The smoking gun...  I guess I had my chance to object!  Rats.

On 2008-10-02, at 20:02EDT, André Bargull wrote:


On 10/2/2008 10:22 PM, André Bargull wrote:
On 10/2/2008 8:57 PM, P T Withington wrote:
On 2008-10-02, at 10:55EDT, André Bargull wrote:


In the default event system, what you get if you don't write a custom setter, sends an event every time you call setAttribute. It does _not_ make any optimization to not send events if you happen to set an attribute to a value it already has.

A side note for the interested reader:
It's possible to turn on manually this optimization if you pass as the third argument to "setAttribute()" ?true?, e.g.
foo.setAttribute("text", "hello world!", true)
(That way the setter is not called when the value did not change.)

My head hurts trying to process that logic.  Too many negatives.

This seems like an incredibly dangerous optimization, because if you have a custom setter, how can the generic code know whether or not the value 'changed'? E.g., suppose the custom setter ensures your value is in a particular range or rounded to a particular granularity?
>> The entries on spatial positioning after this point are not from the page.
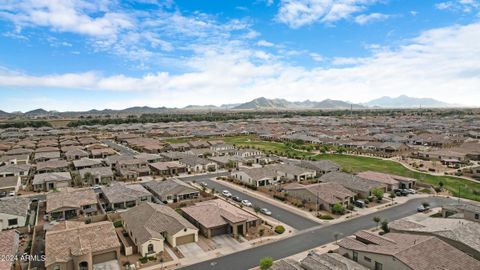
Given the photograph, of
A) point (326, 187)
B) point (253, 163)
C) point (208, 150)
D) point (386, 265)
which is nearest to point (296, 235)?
point (386, 265)

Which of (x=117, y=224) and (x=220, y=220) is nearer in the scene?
(x=220, y=220)

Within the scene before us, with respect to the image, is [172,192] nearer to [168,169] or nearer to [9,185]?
[168,169]

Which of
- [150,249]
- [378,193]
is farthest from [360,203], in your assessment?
[150,249]

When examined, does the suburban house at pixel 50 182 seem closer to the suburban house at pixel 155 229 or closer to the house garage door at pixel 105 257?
the suburban house at pixel 155 229

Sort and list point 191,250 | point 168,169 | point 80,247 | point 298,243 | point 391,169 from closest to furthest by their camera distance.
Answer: point 80,247, point 191,250, point 298,243, point 168,169, point 391,169

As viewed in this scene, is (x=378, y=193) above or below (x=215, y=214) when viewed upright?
below

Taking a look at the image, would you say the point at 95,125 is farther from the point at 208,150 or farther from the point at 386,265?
the point at 386,265

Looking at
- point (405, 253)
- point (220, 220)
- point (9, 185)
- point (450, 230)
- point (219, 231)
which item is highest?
point (450, 230)
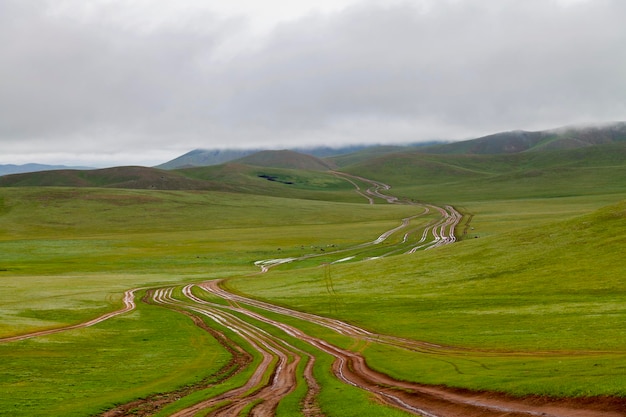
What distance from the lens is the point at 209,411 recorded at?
2806 centimetres

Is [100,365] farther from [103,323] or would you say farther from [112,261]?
[112,261]

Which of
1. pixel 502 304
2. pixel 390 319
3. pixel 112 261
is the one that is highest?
pixel 112 261

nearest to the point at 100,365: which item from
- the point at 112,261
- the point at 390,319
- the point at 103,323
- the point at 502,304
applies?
the point at 103,323

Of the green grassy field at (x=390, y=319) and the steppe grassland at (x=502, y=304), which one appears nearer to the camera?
the steppe grassland at (x=502, y=304)

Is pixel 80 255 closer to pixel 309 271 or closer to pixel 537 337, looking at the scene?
pixel 309 271

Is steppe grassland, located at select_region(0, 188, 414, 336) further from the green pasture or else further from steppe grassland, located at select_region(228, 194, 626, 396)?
steppe grassland, located at select_region(228, 194, 626, 396)

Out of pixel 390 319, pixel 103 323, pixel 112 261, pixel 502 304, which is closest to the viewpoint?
pixel 390 319

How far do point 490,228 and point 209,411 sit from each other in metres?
142

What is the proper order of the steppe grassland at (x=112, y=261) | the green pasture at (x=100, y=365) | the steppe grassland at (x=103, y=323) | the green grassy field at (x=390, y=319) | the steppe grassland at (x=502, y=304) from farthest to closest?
the steppe grassland at (x=112, y=261) → the steppe grassland at (x=103, y=323) → the green grassy field at (x=390, y=319) → the steppe grassland at (x=502, y=304) → the green pasture at (x=100, y=365)

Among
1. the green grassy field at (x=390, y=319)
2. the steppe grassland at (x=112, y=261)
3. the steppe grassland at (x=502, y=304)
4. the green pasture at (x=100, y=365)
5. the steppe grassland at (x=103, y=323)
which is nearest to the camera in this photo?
the green pasture at (x=100, y=365)

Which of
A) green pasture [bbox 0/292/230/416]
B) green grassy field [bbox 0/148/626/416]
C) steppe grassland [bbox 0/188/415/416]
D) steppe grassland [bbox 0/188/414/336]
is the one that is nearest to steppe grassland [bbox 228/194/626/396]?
green grassy field [bbox 0/148/626/416]

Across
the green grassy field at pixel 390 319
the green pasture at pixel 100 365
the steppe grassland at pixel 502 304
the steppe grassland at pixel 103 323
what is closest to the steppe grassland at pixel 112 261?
the steppe grassland at pixel 103 323

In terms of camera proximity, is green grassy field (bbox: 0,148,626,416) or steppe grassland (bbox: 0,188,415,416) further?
steppe grassland (bbox: 0,188,415,416)

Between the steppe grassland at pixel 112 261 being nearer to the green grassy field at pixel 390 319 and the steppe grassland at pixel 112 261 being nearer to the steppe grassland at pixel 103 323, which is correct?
the steppe grassland at pixel 103 323
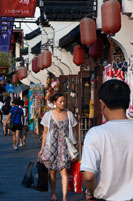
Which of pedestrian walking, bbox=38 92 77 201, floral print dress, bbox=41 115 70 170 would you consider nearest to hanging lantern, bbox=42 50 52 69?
pedestrian walking, bbox=38 92 77 201

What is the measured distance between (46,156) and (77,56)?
22.8 feet

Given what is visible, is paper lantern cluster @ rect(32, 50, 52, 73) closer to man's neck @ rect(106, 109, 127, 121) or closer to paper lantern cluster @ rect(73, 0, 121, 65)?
paper lantern cluster @ rect(73, 0, 121, 65)

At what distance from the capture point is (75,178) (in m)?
8.61

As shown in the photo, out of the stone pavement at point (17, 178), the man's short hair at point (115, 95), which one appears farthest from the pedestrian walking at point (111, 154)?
the stone pavement at point (17, 178)

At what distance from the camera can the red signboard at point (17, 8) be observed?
15936 mm

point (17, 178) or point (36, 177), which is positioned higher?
point (36, 177)

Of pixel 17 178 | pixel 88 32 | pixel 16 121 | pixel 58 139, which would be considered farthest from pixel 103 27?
pixel 16 121

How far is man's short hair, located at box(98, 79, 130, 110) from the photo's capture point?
3779mm

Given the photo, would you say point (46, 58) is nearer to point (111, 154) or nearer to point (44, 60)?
point (44, 60)

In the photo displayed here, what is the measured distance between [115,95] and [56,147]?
16.4 ft

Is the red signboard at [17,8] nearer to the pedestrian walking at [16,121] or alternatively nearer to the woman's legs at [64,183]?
the pedestrian walking at [16,121]

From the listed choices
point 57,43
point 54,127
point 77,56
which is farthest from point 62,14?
point 54,127

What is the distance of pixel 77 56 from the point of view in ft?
50.0

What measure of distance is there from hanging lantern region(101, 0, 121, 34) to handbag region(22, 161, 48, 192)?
9.57 feet
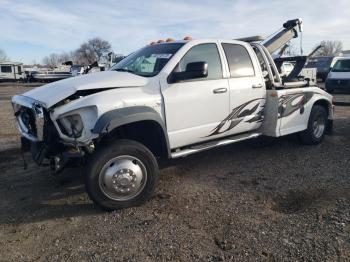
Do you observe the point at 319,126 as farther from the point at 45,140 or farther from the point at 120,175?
the point at 45,140

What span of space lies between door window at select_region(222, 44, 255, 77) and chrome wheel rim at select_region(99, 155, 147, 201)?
2.12 m

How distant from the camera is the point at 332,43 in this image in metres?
97.0

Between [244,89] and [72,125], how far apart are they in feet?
8.69

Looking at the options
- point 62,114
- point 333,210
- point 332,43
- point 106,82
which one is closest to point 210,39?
point 106,82

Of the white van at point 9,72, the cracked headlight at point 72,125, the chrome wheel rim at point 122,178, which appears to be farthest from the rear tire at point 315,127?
the white van at point 9,72

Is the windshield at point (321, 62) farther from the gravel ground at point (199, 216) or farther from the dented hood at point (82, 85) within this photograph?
the dented hood at point (82, 85)

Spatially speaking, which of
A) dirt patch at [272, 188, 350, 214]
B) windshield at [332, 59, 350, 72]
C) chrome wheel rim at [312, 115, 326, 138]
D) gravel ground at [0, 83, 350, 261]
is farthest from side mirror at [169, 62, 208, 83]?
windshield at [332, 59, 350, 72]

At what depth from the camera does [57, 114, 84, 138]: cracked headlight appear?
13.4 feet

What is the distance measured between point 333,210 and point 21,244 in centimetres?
326

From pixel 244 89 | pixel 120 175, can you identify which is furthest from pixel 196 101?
pixel 120 175

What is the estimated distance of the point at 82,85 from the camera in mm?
4207

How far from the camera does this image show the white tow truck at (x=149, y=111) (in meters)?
4.09

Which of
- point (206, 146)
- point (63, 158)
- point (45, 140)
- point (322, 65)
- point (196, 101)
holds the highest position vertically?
point (322, 65)

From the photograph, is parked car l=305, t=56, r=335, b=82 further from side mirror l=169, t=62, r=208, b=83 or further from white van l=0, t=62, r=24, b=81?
white van l=0, t=62, r=24, b=81
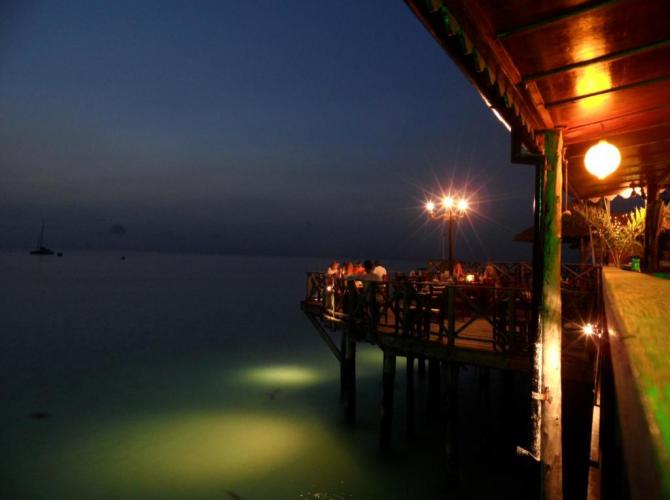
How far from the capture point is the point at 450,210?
1773cm

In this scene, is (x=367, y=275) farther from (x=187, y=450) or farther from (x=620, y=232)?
(x=187, y=450)

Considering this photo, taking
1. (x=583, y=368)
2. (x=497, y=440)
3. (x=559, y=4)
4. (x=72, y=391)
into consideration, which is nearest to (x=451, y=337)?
(x=583, y=368)

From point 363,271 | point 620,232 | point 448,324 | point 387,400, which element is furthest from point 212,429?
point 620,232

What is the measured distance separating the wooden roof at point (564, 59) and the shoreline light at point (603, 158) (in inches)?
11.7

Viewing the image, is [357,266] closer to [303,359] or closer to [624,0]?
[624,0]

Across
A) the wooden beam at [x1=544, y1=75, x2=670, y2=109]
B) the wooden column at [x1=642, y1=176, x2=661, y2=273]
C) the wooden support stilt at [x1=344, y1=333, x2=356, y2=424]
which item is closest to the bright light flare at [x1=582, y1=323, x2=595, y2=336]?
the wooden column at [x1=642, y1=176, x2=661, y2=273]

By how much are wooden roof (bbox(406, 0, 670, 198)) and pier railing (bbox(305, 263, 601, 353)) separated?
2.86 metres

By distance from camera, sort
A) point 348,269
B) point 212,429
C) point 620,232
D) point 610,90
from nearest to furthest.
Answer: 1. point 610,90
2. point 620,232
3. point 348,269
4. point 212,429

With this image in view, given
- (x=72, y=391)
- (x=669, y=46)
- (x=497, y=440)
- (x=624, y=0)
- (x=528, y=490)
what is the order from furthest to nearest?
1. (x=72, y=391)
2. (x=497, y=440)
3. (x=528, y=490)
4. (x=669, y=46)
5. (x=624, y=0)

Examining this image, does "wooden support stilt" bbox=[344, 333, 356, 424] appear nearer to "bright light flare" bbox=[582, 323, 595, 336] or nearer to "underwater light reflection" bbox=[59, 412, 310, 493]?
"underwater light reflection" bbox=[59, 412, 310, 493]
When did setAttribute grow this featureXXXXXXXbug? I don't recall seeing an API review for this.

It's there since 4.0.5

I'm searching for a specific changeset, but take a look what I found:
r6110 | max | 2007-08-17 05:11:57 -0700 (Fri, 17 Aug 2007) | 24 lines

Change 20070816-maxcarlson-f by [EMAIL PROTECTED] on 2007-08-16 20:44:10 PDT
     in /Users/maxcarlson/openlaszlo/wafflecone
     for http://svn.openlaszlo.org/openlaszlo/branches/wafflecone

Summary: UPDATED: Add flag to only setAttribute() if it the value passed in changed.

 New Features:

 Bugs Fixed:

 Technical Reviewer: ptw
 QA Reviewer: promanik
 Doc Reviewer: (pending)

 Documentation:

 Release Notes:

Details: Add a flag that only sets the attribute if its value changed. It's a common pattern to only set an attribute when it changed. W
ith inlining of setAttribute it will also make sense for performance.